The bill shows that the defendant, as long ago as 1836, received from the plaintiff an absolute conveyance of the premises, and at the same time executed a lease in perpetuity to Charles Bailey, reserving to himself the yearly rent of $75,60, with the privilege, in default of payment, of distraining for the same. Thus stands the paper title, except that this lease has been assigned, by consent of the defendant, to the plaintiff.

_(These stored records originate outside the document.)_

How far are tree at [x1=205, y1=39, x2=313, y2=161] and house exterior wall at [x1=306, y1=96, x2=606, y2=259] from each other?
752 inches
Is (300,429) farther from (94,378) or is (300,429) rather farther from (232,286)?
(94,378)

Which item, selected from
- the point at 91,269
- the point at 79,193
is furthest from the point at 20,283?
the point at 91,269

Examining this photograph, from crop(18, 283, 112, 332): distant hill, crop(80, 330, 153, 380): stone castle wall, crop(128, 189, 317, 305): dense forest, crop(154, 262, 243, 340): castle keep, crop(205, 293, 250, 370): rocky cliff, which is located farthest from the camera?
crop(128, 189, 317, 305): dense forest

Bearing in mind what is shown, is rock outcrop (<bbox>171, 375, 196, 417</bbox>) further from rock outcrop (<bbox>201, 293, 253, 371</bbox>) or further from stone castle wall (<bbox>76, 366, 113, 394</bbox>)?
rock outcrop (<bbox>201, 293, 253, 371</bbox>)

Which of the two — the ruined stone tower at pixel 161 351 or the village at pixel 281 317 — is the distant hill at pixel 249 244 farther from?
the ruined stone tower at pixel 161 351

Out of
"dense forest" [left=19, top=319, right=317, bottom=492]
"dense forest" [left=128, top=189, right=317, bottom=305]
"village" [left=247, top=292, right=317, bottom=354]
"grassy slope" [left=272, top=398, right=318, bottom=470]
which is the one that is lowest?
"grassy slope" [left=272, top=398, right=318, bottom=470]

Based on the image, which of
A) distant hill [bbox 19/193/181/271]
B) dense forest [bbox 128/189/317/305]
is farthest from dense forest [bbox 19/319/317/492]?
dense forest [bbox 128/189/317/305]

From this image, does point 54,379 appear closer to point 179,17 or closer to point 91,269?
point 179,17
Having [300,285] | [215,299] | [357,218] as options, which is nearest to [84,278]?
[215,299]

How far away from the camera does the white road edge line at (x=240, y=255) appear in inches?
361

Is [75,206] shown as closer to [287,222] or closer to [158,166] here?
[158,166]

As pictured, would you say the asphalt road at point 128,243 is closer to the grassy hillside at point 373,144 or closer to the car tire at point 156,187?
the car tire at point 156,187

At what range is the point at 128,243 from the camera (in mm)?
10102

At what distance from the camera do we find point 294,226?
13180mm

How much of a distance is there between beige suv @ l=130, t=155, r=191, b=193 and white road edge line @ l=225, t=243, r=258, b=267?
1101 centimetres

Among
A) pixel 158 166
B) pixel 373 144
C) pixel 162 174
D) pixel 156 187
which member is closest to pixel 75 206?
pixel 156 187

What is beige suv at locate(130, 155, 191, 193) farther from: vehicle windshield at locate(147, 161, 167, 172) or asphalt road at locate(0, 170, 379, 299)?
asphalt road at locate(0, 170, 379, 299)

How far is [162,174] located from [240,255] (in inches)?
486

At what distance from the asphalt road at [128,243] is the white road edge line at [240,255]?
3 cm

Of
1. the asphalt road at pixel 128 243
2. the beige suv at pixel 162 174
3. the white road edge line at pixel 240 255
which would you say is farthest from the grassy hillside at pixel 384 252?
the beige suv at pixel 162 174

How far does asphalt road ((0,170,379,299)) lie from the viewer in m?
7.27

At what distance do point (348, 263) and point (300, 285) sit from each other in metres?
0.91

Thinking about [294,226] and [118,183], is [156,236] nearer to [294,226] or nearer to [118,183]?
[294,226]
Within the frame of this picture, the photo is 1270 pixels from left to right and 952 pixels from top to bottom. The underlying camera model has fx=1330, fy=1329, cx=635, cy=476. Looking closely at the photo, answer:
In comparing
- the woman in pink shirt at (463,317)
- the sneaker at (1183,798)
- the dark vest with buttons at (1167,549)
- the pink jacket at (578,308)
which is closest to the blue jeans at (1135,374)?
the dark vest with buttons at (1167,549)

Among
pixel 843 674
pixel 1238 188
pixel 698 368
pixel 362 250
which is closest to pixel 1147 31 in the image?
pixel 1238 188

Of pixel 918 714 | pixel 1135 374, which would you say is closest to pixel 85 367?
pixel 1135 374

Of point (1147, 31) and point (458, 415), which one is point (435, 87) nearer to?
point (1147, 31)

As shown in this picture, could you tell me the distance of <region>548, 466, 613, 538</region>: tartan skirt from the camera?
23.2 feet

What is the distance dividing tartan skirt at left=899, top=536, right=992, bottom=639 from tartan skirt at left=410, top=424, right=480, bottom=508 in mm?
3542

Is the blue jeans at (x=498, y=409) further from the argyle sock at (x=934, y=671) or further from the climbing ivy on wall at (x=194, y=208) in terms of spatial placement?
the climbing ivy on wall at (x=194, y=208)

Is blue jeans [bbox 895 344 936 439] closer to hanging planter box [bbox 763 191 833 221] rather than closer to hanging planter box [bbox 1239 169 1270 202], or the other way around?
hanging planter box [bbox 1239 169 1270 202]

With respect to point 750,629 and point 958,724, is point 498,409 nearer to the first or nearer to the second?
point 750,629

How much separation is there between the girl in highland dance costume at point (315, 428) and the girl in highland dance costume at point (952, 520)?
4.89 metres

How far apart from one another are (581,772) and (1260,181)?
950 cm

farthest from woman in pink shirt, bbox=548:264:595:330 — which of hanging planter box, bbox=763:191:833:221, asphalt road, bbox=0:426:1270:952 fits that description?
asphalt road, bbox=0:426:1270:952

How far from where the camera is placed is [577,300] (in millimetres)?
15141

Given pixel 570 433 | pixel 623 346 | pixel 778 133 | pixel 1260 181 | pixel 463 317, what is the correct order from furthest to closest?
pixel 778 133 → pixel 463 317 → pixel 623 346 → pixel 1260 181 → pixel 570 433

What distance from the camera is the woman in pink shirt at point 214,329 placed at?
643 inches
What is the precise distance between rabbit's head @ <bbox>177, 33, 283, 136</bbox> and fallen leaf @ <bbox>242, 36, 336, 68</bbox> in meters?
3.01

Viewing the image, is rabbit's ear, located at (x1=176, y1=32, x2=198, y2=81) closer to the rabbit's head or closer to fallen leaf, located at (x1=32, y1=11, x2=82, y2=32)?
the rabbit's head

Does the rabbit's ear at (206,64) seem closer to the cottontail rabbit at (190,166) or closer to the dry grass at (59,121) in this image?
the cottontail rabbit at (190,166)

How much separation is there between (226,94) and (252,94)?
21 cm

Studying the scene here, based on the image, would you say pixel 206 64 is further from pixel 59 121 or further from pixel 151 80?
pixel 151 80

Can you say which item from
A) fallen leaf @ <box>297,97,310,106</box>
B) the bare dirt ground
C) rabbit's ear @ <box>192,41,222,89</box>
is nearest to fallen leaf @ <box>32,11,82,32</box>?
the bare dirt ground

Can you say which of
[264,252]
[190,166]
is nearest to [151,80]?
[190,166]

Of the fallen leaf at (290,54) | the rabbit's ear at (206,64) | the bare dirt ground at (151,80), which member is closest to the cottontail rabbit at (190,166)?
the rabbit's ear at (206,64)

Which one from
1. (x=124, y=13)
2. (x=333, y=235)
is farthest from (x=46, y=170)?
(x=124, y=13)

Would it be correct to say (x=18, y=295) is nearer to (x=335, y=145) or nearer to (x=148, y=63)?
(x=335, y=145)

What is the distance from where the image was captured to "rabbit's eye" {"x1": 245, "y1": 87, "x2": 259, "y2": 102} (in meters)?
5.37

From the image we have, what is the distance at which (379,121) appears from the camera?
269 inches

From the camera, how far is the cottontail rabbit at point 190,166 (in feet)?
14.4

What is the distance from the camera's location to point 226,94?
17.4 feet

It is well settled that usury in the consideration does not invalidate an absolute deed or conveyance of land. (2 Hill, 524. 1 John. Cas. 158. 7 Paige, 615.) This seemed to be conceded by the plaintiff’s counsel; and hence, in the bill, he insists that there was, at the time of the execution of the deed and lease, some parol agreement or understanding by which the deed and lease were given merely as a mortgage for securing the payment of some $1080. He insists that by proving a parol defeasance he can change the deed into a mortgage, and then attack and demolish it for the usury which it contains, and thus leave the plaintiff with a title so clear that the man holding the deed which he terms a mortgage may be mulcted in damages in an action for slander for disputing it. However the rule may be in equity (and it seems to be a mooted question there) it has been settled since the case of Webb v. Rice, (6 Hill, [303]*303219,) that in an action at law a parol defeasance cannot be shown for the purpose of turning a conveyance of land absolute upon its face into a mortgage. '

It was insisted upon the argument, that this case being in a court of equity, the rule would not apply. But the plaintiff requires the discovery, not to be used in a court of equity, but in a court of law.